Direito de esquecer

Tudo passa

Raquel Carvalho
Revista in-Cômoda
3 min readJul 6, 2019

--

Foto de Ali Yahya no Unsplash

Eu evito falar sobre amor por aqui, porque sabe como é, incorre-se no risco de ter um ex-alguém que vai se encaixar perfeitamente naquela crítica, naquela mágoa, naquele pedacinho de história. Que bem, é sim para quem quiser vestir a carapuça, mas é tanto para meu último affair quanto é para o meu primeiro, e esse seria Lucas, aluno da 1ª série do Jardim Escola Tic Tac em 1995. Perceba, eu fui acumulando várias camadas de impressões sobre o amor, e hoje posso dizer que tenho em mãos uma colcha de retalhos, vários trechos de narrativas que são diferentes, mas todas guardam uma coisa em comum: eu. De forma que tudo o que eu resolvo contar é muito mais sobre mim do que sobre o outro, qualquer quem seja o outro da vez.

Eu gosto do conceito de clean breakup, que em resumo, é um término limpo, um corte reto, sem espaços pra retalhos ou retaliações, uma decisão tomada sem oportunidade de arrependimentos futuros. Terminar e não voltar, não ter conversas e re-conversas sobre o porquê das coisas. Não que eu seja heavy user do conceito, eu só gosto bastante da ideia. Me parece bem prático não me consumir por qualquer coisa que exista, porque no fim das contas tudo passa.

Mas em 1995 quando o menino da escola que eu gostava não correspondia, eventualmente o destino nos dava novos lugares no mundo, graças a Deus, lugares distantes em turmas diferentes. Ou era alguém que mudava de escola, ou se você tivesse sorte mesmo, mudava-se de bairro. E aquele amor falido ficava só na memória, que não sei se felizmente ou infelizmente, com o tempo também ia ficando mais desbotada, até tornar-se pouco importante.
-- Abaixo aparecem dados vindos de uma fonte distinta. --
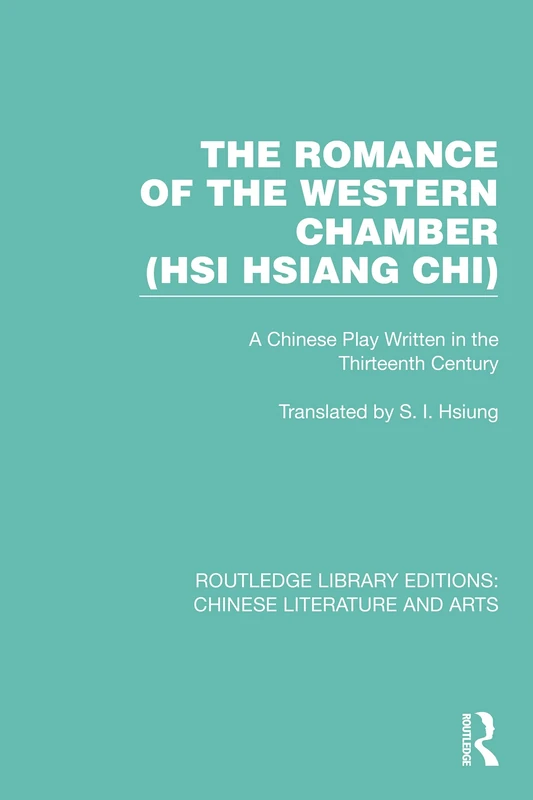 The Romance of the Western Chamber (Hsi Hsiang Chi): A Chinese Play Written in the Thirteenth Century: 20 (Routledge Library Editions: Chinese Literature and Arts)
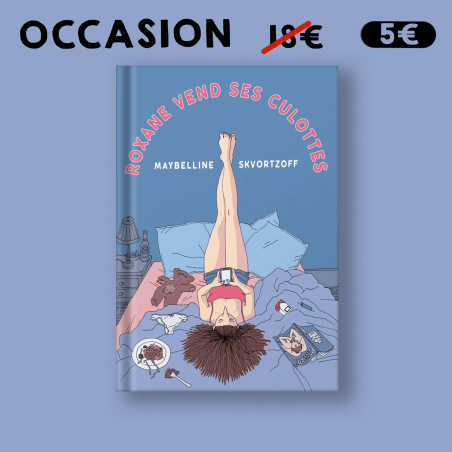 Roxane vend ses culottes - LIVRE D'OCCASION
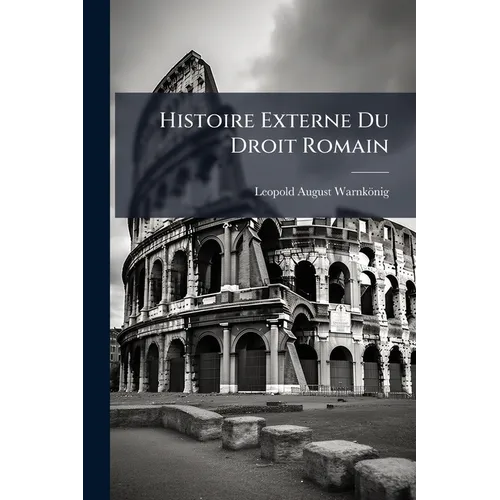 Histoire Externe Du Droit Romain: À L'usuage Des Élèves En Droit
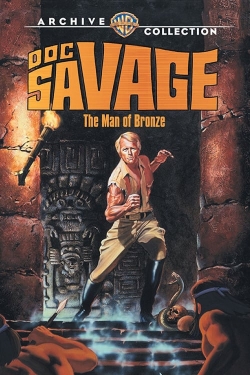 Watch Doc Savage: The Man of Bronze Movies for Free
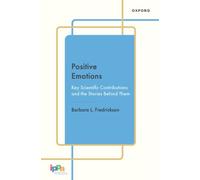 Positive Emotions : Key Scientific Contributions and the Stories Behind Them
Na linha do tempo, acredito que tenha sido por volta de 2006 pra cá, nunca mais se pode esquecer nada. A gente passou a fornecer voluntariamente informações sobre nós mesmos para plataformas e ninguém nunca mais pode se desvincular de ninguém. Não dá mais pra ir a um lugar onde ex-my-love não esteja, pois é uma epidemia de onipresença coletiva.

Se alguém me descrevesse o ato de fumar, como sugar a fumaça gerada pela queima de várias substâncias, e encaminhamento deliberado dessa fumaça para seu pulmão, eu iria dizer ECA por que alguém faria isso? Mas as pessoas fazem e sentem prazer em fazer. Tem uma química envolvida, claro, mas acho que também é assim com as redes sociais. Alguma química a la brilho eterno de uma mente sem lembranças atiça a curiosidade, o sistema de recompensa, whatever, essas coisas que eu já vi e ouvi várias vezes, mas pareço nunca entender completamente.

Se colocassem uma faixa de aviso nos perfis de ex-affairs, será que nos impediria de sermos tão abelhudos? Qual a eficiência de te avisar que se você fumar, você corre o risco de ficar impotente, e se olhar um perfil corre o risco de nunca completamente esquecer essa mágoa, por menor que seja? É curioso que precisemos ser lembrados de coisas tão óbvias do tipo: não respire substâncias cancerígenas, pois adivinha, elas podem te causar câncer. Ou procure não favorecer a lembrança daquilo que você deseja esquecer.

E se a gente não esquece, o negócio não passa, como o ditado promete que tudo, tudo passa, nada fica. A memória é uma forma de manter as coisas vivas, ainda que em coma e respirando por aparelhos, com a probabilidade de 99,9% de nunca acordar.

Me pergunto se eu poderia processar o Mark Zuckerberg por obstruir o meu direito de eutanásia das lembranças.